TASK REQUIREMENTS.
Copy every row below word for word, keeping the same line breaks and punctuation.

DATA LINES.
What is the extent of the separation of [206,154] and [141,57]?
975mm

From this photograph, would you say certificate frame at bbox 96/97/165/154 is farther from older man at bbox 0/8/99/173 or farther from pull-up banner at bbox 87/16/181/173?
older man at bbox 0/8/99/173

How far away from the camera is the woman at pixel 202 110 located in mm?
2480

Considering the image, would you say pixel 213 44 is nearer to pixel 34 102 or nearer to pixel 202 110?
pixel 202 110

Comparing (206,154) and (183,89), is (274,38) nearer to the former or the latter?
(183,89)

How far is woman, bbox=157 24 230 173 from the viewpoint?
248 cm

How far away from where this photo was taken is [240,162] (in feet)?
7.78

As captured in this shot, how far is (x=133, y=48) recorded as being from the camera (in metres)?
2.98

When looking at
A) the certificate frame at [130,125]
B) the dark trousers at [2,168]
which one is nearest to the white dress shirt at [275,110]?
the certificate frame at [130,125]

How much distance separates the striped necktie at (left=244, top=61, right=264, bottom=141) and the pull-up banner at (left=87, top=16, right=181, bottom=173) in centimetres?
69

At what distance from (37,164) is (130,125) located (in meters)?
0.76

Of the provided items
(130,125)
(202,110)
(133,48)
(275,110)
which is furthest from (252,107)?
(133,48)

OUTPUT OF THE TASK.
What is the extent of the separation of [206,154] and [141,57]?
975mm

From this photograph, would you say certificate frame at bbox 96/97/165/154 is farther from older man at bbox 0/8/99/173 or farther from pull-up banner at bbox 87/16/181/173?
older man at bbox 0/8/99/173

How far away from the camera is the woman at pixel 202 110 located in mm?
2480

Considering the image, would you say pixel 213 44 is nearer to pixel 34 102 or nearer to pixel 202 110?
pixel 202 110

Comparing (206,154) and (183,89), is (274,38) nearer to the former or the latter?
(183,89)

How far is woman, bbox=157 24 230 173 from the viewpoint?
248 cm

How far away from where this photo was taken is [240,162] (in feet)?
7.78

As captured in this shot, how far is (x=133, y=48) recorded as being from the camera (in metres)?
2.98

When looking at
A) the certificate frame at [130,125]
B) the dark trousers at [2,168]
which one is nearest to the white dress shirt at [275,110]?
the certificate frame at [130,125]

How much distance separates the striped necktie at (left=244, top=61, right=264, bottom=141) and the pull-up banner at (left=87, top=16, right=181, bottom=173) in centimetres?
69

At what distance from (37,164) is (130,125) located (in meters)?
0.76

Of the provided items
(130,125)
(202,110)
(133,48)
(275,110)
which is furthest from (252,107)?
(133,48)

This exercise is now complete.